If the Lord is God, follow him! But if Baal is God, then follow him.” 1 Kings 18:21

When we hear the names of false gods like Baal, Asherah (2 Chron. 24:18), and Dagon (Judges 16:23), they seem so far removed from our world. In fact, we find it hard to understand why an entire nation would bow down to an ugly idol made of wood or stone. Baal was chief god of the pagan nations surrounding Israel. Other nations credited this hunk of stone and wood for their protection, abundance, sexuality, and procreation. But the Israelites had encountered the Lord God Himself. So why would they substitute the real God for monstrosities made of wood and stone?

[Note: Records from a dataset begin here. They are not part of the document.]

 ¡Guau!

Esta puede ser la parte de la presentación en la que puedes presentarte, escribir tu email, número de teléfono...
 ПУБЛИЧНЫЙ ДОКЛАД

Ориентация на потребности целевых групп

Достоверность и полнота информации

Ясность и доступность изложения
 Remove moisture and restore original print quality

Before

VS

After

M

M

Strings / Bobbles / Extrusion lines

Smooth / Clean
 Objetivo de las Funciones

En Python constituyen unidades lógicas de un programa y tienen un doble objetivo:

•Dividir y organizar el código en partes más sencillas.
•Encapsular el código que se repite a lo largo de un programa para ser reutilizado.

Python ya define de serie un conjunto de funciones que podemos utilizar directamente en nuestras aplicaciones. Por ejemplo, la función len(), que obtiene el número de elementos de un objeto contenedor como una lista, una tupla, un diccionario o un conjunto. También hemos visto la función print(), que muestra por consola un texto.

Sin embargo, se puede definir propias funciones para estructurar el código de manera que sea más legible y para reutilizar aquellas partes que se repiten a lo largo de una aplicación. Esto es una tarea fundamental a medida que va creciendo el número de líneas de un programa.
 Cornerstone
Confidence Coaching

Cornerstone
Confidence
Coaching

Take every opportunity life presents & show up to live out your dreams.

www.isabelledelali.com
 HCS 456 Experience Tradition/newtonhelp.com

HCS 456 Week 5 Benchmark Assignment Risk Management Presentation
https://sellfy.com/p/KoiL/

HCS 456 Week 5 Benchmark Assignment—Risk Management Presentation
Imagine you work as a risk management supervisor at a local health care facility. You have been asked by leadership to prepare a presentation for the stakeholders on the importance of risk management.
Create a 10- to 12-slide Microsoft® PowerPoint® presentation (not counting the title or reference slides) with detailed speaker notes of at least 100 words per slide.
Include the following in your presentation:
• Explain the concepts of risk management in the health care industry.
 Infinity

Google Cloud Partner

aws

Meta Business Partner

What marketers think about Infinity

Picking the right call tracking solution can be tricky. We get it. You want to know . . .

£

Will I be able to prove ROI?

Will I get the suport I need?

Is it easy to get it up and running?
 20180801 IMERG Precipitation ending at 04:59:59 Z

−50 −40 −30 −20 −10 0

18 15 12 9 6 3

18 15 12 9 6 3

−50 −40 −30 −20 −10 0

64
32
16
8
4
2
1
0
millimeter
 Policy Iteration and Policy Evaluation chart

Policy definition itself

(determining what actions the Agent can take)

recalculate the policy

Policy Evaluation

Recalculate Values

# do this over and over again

Unfortunately, idol worship is quite active in our culture, too.  We just call it by different names. Worship of Baal involved sexual orgies, drug concoctions, self-harm, and infant sacrifices. Does that sound familiar? God’s people wanted to hang on to just enough of the Lord to make themselves feel safe. But they also wanted to party with the pagans. Elijah was reminding them that the Lord does not share his glory. He does not compromise with evil. But He also allows us freedom to choose. If we insist upon chasing the world’s values and idols, then we can also reap the consequences. But if we want the Lord as our God, we must pledge our lives to Him alone and renounce everything associated with Baal.  

                                      

Are you trying to serve two gods? What parts of your life are being dedicated to false gods like money, sex, pleasure, or control? God will not share you. If the world is god, follow it; but if the Lord is God, follow Him alone.